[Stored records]
....

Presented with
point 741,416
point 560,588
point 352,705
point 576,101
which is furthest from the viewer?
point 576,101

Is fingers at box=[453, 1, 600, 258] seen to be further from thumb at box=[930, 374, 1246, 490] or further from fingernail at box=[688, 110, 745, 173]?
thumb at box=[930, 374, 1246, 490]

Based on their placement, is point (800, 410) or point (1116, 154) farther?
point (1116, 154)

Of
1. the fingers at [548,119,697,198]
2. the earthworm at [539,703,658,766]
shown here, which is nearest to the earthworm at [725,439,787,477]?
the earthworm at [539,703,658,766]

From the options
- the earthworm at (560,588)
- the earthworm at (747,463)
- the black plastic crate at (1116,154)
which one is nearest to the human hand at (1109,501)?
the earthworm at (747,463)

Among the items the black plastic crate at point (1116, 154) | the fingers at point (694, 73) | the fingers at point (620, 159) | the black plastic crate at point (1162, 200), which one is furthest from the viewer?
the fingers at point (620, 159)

....

Required work |
Quote the data above verbatim, line by line, from the first line through the last.

Exercise answer |
Presented with
point 741,416
point 560,588
point 352,705
point 576,101
which is furthest from the viewer?
point 576,101

Is fingers at box=[453, 1, 600, 258] seen to be further from thumb at box=[930, 374, 1246, 490] or further from fingernail at box=[688, 110, 745, 173]?
thumb at box=[930, 374, 1246, 490]

Based on their placement, is point (800, 410) or point (1116, 154) farther?
point (1116, 154)

Of
1. the fingers at [548,119,697,198]
2. the earthworm at [539,703,658,766]
shown here, which is nearest to the earthworm at [725,439,787,477]?
the earthworm at [539,703,658,766]

From the options
- the earthworm at (560,588)
- the earthworm at (747,463)
- the black plastic crate at (1116,154)
which one is nearest to the human hand at (1109,501)?
the earthworm at (747,463)

Among the items the black plastic crate at point (1116, 154) | the fingers at point (694, 73) | the fingers at point (620, 159) | the black plastic crate at point (1162, 200), which one is furthest from the viewer?
the fingers at point (620, 159)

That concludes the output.